Todas las culturas han se enfrentarse de un modo u otro, a la contingencia de la muerte. Siendo ésta un hecho biológico, los hombres y las mujeres, a través de su cultura, han construido respuestas al hecho de la finitud de la existencia humana.
La muerte -del tipo que sea- enfrenta al hombre a una especie de sin sentido, a una angustia ante la ausencia de un ser querido. La mentalidad de occidente marcada fuertemente por el cristianismo ha construido respuestas frente a la pregunta existencial del por qué de la muerte. Ambos polos de la existencia, a saber, vida y muerte habitan territorios autónomos, apenas ligados por el recuerdo y por las visitas periódicas a los cementerios. La muerte, desde esta perspectiva, es vista como una ausencia definitiva, sin retorno, aplacada quizás y tan sólo por la promesa de una estancia mejor en el más allá, que asume la idea del paraíso.

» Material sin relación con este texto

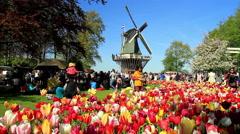 LISSE, THE NETHERLANDS - MAY 05 2016: Park Keukenhof. Stock Footage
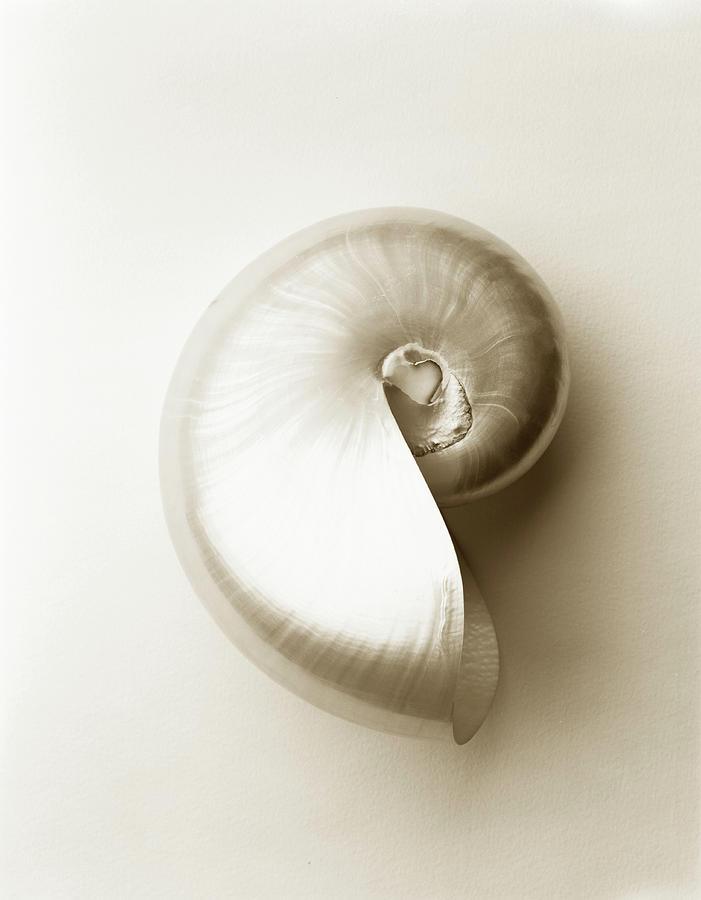 Vertical Photograph - Pearlised Nautilus Sea Shell, Close-up by Finn Fox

Los pueblos andinos han construido otras respuestas y sobre todo se han hecho otras preguntas acerca de la vida y de la muerte. Para el hombre andino, hay una línea de continuidad entre estas dos realidades.
Para entender mejor esta forma de mirar el mundo, es preciso recordar que la cultura andina, se construye y alimenta sobre la premisa de que el mundo es una entidad de la cual el hombre forma parte. Integra un todo en la que los muertos al igual que los animales y la naturaleza también concurren.
Se trata de una visión de mundo, que comporta una ética y una estética. Una percepción de que el equilibrio que implica un orden debe ser mantenido para evitar la propagación del caos. Los rituales juegan aquí un rol de importancia primordial.